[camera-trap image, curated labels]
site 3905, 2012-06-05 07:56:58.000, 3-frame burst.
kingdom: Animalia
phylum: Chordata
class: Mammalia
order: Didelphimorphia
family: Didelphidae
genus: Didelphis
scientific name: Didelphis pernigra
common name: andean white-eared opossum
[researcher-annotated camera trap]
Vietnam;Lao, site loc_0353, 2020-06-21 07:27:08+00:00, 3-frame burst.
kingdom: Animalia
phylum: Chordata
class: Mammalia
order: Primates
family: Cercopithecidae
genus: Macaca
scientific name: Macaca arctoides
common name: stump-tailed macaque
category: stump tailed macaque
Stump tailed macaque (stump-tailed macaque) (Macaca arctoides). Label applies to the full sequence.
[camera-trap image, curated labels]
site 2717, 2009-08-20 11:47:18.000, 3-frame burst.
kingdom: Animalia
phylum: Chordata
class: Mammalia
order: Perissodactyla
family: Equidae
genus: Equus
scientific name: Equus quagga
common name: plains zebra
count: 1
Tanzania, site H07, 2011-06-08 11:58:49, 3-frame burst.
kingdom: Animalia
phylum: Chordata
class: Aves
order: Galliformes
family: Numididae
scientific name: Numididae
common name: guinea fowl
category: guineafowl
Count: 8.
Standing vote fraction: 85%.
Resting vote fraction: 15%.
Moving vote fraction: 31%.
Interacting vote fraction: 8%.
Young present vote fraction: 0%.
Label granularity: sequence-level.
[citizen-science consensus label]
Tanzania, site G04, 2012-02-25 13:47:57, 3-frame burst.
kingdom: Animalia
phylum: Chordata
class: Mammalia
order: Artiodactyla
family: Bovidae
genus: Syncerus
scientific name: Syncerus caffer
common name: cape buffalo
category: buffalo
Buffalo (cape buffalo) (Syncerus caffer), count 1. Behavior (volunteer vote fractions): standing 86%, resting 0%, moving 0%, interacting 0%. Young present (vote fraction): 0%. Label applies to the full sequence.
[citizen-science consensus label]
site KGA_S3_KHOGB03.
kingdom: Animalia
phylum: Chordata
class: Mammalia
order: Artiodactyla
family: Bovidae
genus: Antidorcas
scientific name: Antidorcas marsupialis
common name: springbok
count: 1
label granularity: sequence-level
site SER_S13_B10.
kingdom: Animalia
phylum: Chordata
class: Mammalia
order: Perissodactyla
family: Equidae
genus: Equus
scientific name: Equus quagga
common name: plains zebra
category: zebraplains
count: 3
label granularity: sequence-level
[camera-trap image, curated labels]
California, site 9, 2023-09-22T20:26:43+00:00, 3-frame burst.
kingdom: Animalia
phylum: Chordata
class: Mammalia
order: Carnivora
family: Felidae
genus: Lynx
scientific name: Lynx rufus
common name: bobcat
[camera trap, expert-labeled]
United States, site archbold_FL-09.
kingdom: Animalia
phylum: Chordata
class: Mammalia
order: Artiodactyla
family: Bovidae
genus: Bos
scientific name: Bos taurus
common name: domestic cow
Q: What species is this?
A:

→ **Description of the task**
Repeat the entries. Keep each one exactly as written.

→ **Result for this exercise**
[camera-trap image, curated labels]
site 3905, 2012-06-05 07:56:58.000, 3-frame burst.
kingdom: Animalia
phylum: Chordata
class: Mammalia
order: Didelphimorphia
family: Didelphidae
genus: Didelphis
scientific name: Didelphis pernigra
common name: andean white-eared opossum
[researcher-annotated camera trap]
Vietnam;Lao, site loc_0353, 2020-06-21 07:27:08+00:00, 3-frame burst.
kingdom: Animalia
phylum: Chordata
class: Mammalia
order: Primates
family: Cercopithecidae
genus: Macaca
scientific name: Macaca arctoides
common name: stump-tailed macaque
category: stump tailed macaque
Stump tailed macaque (stump-tailed macaque) (Macaca arctoides). Label applies to the full sequence.
[camera-trap image, curated labels]
site 2717, 2009-08-20 11:47:18.000, 3-frame burst.
kingdom: Animalia
phylum: Chordata
class: Mammalia
order: Perissodactyla
family: Equidae
genus: Equus
scientific name: Equus quagga
common name: plains zebra
count: 1
Tanzania, site H07, 2011-06-08 11:58:49, 3-frame burst.
kingdom: Animalia
phylum: Chordata
class: Aves
order: Galliformes
family: Numididae
scientific name: Numididae
common name: guinea fowl
category: guineafowl
Count: 8.
Standing vote fraction: 85%.
Resting vote fraction: 15%.
Moving vote fraction: 31%.
Interacting vote fraction: 8%.
Young present vote fraction: 0%.
Label granularity: sequence-level.
[citizen-science consensus label]
Tanzania, site G04, 2012-02-25 13:47:57, 3-frame burst.
kingdom: Animalia
phylum: Chordata
class: Mammalia
order: Artiodactyla
family: Bovidae
genus: Syncerus
scientific name: Syncerus caffer
common name: cape buffalo
category: buffalo
Buffalo (cape buffalo) (Syncerus caffer), count 1. Behavior (volunteer vote fractions): standing 86%, resting 0%, moving 0%, interacting 0%. Young present (vote fraction): 0%. Label applies to the full sequence.
[citizen-science consensus label]
site KGA_S3_KHOGB03.
kingdom: Animalia
phylum: Chordata
class: Mammalia
order: Artiodactyla
family: Bovidae
genus: Antidorcas
scientific name: Antidorcas marsupialis
common name: springbok
count: 1
label granularity: sequence-level
site SER_S13_B10.
kingdom: Animalia
phylum: Chordata
class: Mammalia
order: Perissodactyla
family: Equidae
genus: Equus
scientific name: Equus quagga
common name: plains zebra
category: zebraplains
count: 3
label granularity: sequence-level
[camera-trap image, curated labels]
California, site 9, 2023-09-22T20:26:43+00:00, 3-frame burst.
kingdom: Animalia
phylum: Chordata
class: Mammalia
order: Carnivora
family: Felidae
genus: Lynx
scientific name: Lynx rufus
common name: bobcat
[camera trap, expert-labeled]
United States, site archbold_FL-09.
kingdom: Animalia
phylum: Chordata
class: Mammalia
order: Artiodactyla
family: Bovidae
genus: Bos
scientific name: Bos taurus
common name: domestic cow
Q: What species is this?
A:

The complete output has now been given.